Bicycle and motorbike between graphics and design

31.03.2025—20.07.2025
The exhibition is part of the multi-year in-depth study that the m.a.x. museum has cyclically dedicated to means of transport, which began with the automobile (remember the exhibition Auto che passione, in 2018) and then the means of locomotion of the railways (with the exhibition Treni fra arte, grafica e design, in 2021).
The beginning of the 20th century brought with it a whole series of discoveries and changes that still affect our way of life today. The industrial revolution, firstly, and then the advent of new technologies created the premises for a world dominated by movement and speed.
Through the exhibition of graphic materials and models that have made the history of the two-wheelers, the exhibition explores the meanings of bicycle and motorcycle with their historical, aesthetic, symbolic and sociological implications. More than a hundred works of graphic design are on display in the exhibition and published in the catalogue. Among these, the wonderful chromolithographic posters designed by the masters of graphics, from Leopoldo Metlicovitz to Marcello Dudovich, Aleardo Villa, Plinio Codognato, Achille Luciano Mauzan, Gino Boccasile, Erberto Carboni and Armando Testa. Then follow placards, advertising graphics, sketches, postcards, vintage photographs, brochures and various designer objects related to bicycles and motorcycles. Alongside the original models of vintage bicycles and motorcycles. Some twenty in all (from the beginnings with the velocipede, then the bicycle and the transition from the moto-cycle to the motorcycle), they are examples of the brands that have played the largest part in the evolution of two-wheelers, including rare specimens produced in Switzerland, in particular in the Canton of Ticino and Chiasso.
A singular study in depth is devoted to contemporary designers: Costantino Sana for the bicycle and Rodolfo Frascoli for the motorcycle.

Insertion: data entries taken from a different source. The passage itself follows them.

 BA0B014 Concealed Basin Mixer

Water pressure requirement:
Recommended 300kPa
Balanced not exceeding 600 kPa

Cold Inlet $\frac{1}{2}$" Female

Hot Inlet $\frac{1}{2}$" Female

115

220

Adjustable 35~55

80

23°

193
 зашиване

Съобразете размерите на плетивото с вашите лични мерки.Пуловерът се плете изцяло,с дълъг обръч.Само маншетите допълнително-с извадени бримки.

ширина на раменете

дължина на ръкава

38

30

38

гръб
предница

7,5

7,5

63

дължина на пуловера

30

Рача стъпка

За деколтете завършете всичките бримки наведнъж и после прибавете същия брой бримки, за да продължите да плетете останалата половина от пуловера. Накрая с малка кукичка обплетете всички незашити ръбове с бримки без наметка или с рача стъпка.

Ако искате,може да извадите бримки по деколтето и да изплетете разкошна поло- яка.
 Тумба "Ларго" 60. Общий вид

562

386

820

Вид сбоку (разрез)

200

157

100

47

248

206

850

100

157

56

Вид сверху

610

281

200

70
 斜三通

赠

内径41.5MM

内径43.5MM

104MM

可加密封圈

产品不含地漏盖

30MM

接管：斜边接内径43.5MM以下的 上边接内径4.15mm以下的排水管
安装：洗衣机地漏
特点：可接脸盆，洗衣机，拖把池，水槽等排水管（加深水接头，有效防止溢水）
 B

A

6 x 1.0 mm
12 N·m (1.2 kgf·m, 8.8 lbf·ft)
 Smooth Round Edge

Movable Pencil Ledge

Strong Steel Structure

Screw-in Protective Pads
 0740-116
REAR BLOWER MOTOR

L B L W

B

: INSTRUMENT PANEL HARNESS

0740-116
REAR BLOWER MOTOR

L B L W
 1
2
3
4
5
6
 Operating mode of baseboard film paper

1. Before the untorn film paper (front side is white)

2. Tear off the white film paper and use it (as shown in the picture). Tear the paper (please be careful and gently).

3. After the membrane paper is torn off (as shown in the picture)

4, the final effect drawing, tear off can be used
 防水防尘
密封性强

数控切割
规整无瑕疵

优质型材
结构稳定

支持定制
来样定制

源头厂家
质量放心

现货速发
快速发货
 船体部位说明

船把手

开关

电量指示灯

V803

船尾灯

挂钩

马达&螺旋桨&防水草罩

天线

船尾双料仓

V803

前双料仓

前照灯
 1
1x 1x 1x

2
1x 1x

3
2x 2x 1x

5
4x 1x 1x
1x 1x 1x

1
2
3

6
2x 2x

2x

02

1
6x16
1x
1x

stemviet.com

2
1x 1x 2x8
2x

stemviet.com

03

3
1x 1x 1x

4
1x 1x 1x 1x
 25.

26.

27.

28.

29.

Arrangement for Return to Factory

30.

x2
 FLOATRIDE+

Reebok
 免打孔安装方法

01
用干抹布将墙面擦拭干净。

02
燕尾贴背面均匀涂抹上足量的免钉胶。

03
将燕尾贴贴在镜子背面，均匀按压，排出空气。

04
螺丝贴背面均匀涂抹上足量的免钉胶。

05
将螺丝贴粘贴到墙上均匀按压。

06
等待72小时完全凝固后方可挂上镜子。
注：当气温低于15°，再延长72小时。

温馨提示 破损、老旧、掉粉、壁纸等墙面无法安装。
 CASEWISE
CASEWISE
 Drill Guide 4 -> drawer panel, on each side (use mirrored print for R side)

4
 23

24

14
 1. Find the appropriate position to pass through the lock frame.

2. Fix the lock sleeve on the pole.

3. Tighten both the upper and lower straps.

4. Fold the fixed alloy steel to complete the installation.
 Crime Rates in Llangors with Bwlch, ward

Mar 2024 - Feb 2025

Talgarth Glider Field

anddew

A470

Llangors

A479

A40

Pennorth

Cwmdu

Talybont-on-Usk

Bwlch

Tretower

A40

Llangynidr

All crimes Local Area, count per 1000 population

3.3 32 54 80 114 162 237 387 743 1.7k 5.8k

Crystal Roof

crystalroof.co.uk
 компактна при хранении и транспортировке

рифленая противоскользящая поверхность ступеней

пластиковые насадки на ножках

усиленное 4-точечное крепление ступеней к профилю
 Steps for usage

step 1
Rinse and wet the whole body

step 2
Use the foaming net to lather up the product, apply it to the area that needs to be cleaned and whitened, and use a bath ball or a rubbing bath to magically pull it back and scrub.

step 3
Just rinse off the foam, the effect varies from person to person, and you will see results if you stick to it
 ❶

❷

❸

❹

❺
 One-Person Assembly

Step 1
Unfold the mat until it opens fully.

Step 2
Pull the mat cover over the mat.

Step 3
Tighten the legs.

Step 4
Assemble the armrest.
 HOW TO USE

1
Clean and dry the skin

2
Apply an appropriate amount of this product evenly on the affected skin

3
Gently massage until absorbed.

The latter emerges from the museum with the “forest of posters”.
The exhibition boasts the moral patronage of the Consulate of Italy in Lugano and loans from: the Museo Nazionale Collezione Salce in Treviso, the Museo del Falegname “Tino Sana” in Almenno San Bartolomeo, the Museo Privato – Collezioni Alfredo e Carlo Azzini in Soresina, the Museo Piaggio in Pontedera, and important loans from some valuable collections, many of which are in Ticino.
Exhibition curated by Stefano Pivato, Giorgio Sarti and Nicoletta Ossanna Cavadini.